Between 4 and 16 October the Multiservice Switching Forum (MSF) will be staging its 2004 Global MSF Interoperability (GMI) across sites in Asia, Europe and North America. According to UK participating carrier lab BT Exact, the event will test point-to-point voice over Internet Protocol (VoIP) within a single service provider's network. It will then increase in complexity as value added services (including video), connectivity to the public switched telephone network (PSTN), and direct connectivity between two VoIP carrier networks are demonstrated on a global basis. In each scenario, requirements that are deemed critical for real-world NGN deployments such as security, quality of service (QoS), routeing, and network management, will be demonstrated.
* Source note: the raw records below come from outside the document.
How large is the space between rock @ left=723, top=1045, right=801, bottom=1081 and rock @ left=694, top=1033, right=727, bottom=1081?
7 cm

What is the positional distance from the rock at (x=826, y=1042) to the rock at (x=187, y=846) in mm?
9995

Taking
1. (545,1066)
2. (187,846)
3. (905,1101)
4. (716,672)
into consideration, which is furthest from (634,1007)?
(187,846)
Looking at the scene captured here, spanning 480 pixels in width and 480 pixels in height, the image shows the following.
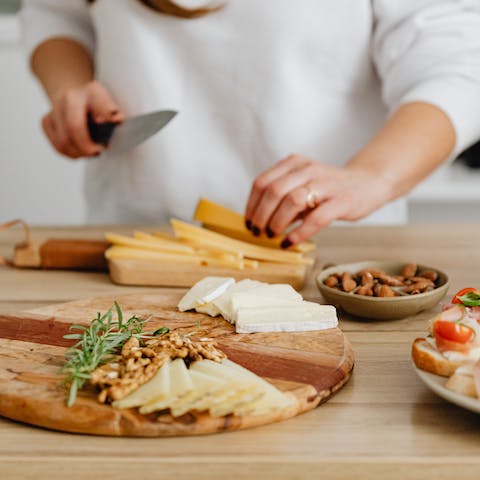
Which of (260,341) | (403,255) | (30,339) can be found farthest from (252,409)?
(403,255)

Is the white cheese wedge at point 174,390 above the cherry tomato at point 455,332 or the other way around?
the other way around

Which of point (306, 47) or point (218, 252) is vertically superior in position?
point (306, 47)

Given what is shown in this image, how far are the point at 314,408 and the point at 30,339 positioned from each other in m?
0.42

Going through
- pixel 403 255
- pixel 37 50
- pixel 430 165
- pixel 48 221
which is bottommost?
pixel 48 221

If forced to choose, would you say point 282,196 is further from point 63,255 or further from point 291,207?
point 63,255

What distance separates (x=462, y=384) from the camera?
0.92 metres

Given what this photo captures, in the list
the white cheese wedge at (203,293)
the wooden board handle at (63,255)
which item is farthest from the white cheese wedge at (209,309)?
the wooden board handle at (63,255)

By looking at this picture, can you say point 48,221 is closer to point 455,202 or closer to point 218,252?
point 455,202

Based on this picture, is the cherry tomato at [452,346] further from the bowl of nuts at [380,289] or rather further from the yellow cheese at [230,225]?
the yellow cheese at [230,225]

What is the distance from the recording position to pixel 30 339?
1176mm

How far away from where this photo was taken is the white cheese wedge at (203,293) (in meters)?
1.28

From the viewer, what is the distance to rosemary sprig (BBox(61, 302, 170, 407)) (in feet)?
3.20

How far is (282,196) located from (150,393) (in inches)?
26.9

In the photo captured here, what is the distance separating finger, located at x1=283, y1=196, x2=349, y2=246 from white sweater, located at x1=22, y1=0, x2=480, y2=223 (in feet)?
1.28
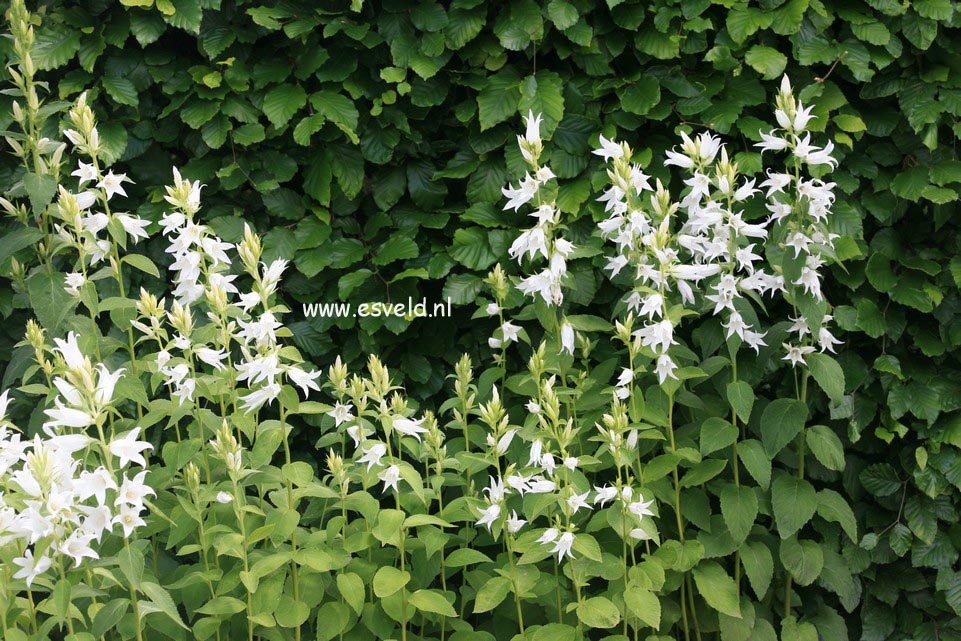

Other carrier labs participating in GMI 2004 are those of KT (South Korea), NTT (Japan), and Qwest (USA).

The MSF itself says that GMI 2004 will test state-of-the-art network elements essential to support fully integrated VoIP solutions. The performance of elements such as application servers, media servers, service brokers, call agents, bandwidth managers and other control and management systems will be assessed against the specific protocols defined in MSF interoperability agreements (IAs).

In all, 26 companies are scheduled to take part in this major interoperability exercise. Growing interest in such activity marks a shifting of industry focus from NGN construction to NGN commercialisation. "A sign of maturing technology is vendor and product interoperability and the upfront work being conducted by the MSF can help move VoIP to primetime", argues Kevin Mitchell, directing analyst at Infonetics Research.